I like this one especially.

It rings true if you imagine a world where you have complete control over your machine, you don't worry about possibly external code breaking or extracting your stuff and so on.

But lets just pretend we don't need to worry about these things for some reason. It would be so powerful. And I don't mean you have 'root' privileges, I mean your programming environment owns, controls and _is_ everything that happens. No black boxes, no overhead, nothing. Just _one_ runtime that is integrated all the way down with the expressive power of a Lisp/Smalltalk/Self or similar. It's sad that this doesn't seem like a viable option.

  • mch82 2 years ago

    People just need to start chipping away at it. Eventually it’ll exist.
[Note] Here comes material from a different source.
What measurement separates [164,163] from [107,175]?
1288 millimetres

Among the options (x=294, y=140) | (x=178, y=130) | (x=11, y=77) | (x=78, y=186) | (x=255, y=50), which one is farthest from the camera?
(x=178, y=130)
    My favorite inspiration for “chipping away at it” is https://ephtracy.github.io/ who has been slowly building up the coolest 3D art tools one commit at a time.

    • dgb23 2 years ago

      That's amazing, and inspiring. Thanks for sharing.

    • jibbit 2 years ago

      I’m not convinced by the logic of the “you didn’t read the article rule”. I wish we could talk about it.

  • AnimalMuppet 2 years ago

    The problem with environments like that is that they are never perfect. There's always something that at least some users need that they left out. But, since they're trying to be everything, they don't leave you any way to leave their world to go get something from the real OS, or the bare metal, or wherever "outside" is.

    So, if you're trying to build an "everything" environment, sure, try to get everything in. But know that you will fail. And therefore, don't trap people. Leave them a way to get "outside".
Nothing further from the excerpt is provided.